Она беззащитно смахнула слезу в уголке глаза.
– У вас злой ум и доброе сердце!
Сказала так громко и решительно, на всю комнату, как будто подписала окончательный приговор Лопатину, сидевшему напротив нее и ждавшему этого. И Лопатин невольно улыбнулся – не над ней, сказавшей это, а над собой. Вовсе у него не злой ум; просто он любит точность, вот и все. Вот если бы против нее сидел не он, а Гурский – все было бы в точку: доброе сердце при озлобленном уме. И там, где она это вычитала, так и стоит – не «злой», а «озлобленный».
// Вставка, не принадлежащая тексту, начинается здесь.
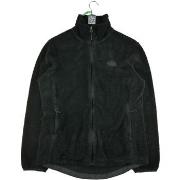 Fleecet The North Face  289457  EU L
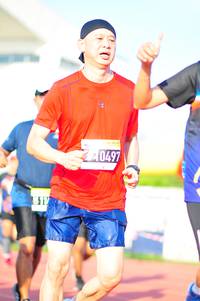 BIB: 0497
                            <button type="button" onclick="openModal(3762795)" class="btn btn-primary btn-sm float-right btn-popup" data-toggle="modal" data-target=".modal-high-quality">
                        <i class="fas fa-shopping-cart"></i> Add to Cart
                    </button>
                                            <button type="button" onclick="isThisMe(3762795, true)" class="btn btn-success btn-sm float-right btn-popup btn-isme hidden" data-toggle="tooltip" data-placement="bottom" title="นี่คือรูปของคุณใช่ไหม คลิกที่นี่เพื่อเอาเข้าอัลบั้ม">
                        <i class="fas fa-plus"></i> Add to album
                    </button>
                    <button type="button" onclick="isThisMe(3762795, false)" class="btn btn-warning btn-sm float-right btn-popup btn-isnotme hidden">
                        <i class="fas fa-ban"></i> Remove from album
                    </button>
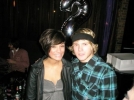 frankie sandford picture2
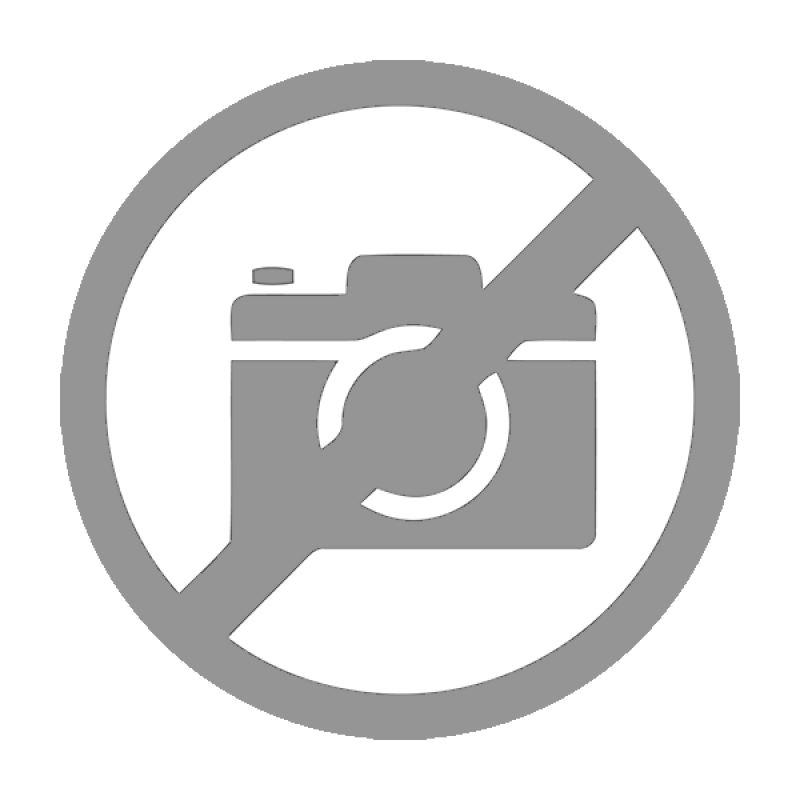 CURAFIX H FITA CIRURGICA 10cm x 10m - VENOSAN CURAFIX H FITA CIRURGICA 10cm x 10m - VENOSAN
– Не улыбайтесь, – сказала Зинаида Антоновна. – Это не я придумала, это у Пушкина, в «Путешествии в Арзрум».
– Я знаю.
– Вы вообще много знаете. Так делитесь! Тем более что вы уже не вернетесь сюда и я вас не увижу, – сказала она и, совершенно забыв о присутствующих, стала расспрашивать Лопатина о разных подробностях фронтовой жизни.
У нее был этот дар – забывать о присутствующих, он был не всегда удобной для других частью ее душевной силы.
Вопросы были разные – и удивлявшие Лопатина своей проницательностью, и удивлявшие своей наивностью. Но и в этой наивности тоже присутствовала сила души, не боящейся наивных вопросов, тот глубокий интерес к людям, при котором стремление знать – важней самолюбивой боязни показаться глупой.
Лопатин отвечал, как умел и мог. Он уважал людей, которые не боятся спрашивать.
– Мне сказали, что вы живете здесь у… – Она назвала фамилию Вячеслава Викторовича. – Как вы к нему относитесь?
– Я люблю его, – сказал Лопатин.
– Любили или любите?
– Люблю.
– А я разлюбила. Он меня обманул. Терпеть не могу чувствовать себя мужчиной, а при нем чувствую.
Лопатин подумал о муже Ксении; как относится к нему эта женщина? Ее собственный муж намного старше его – и на фронте, а этот молод, здоров – и здесь. Что оправдывает его в ее глазах? Наверно, та работа, которую он делает рядом с ней. Что же еще? Наверно, он хорошо работает в этом театре. И это защищает его от нее.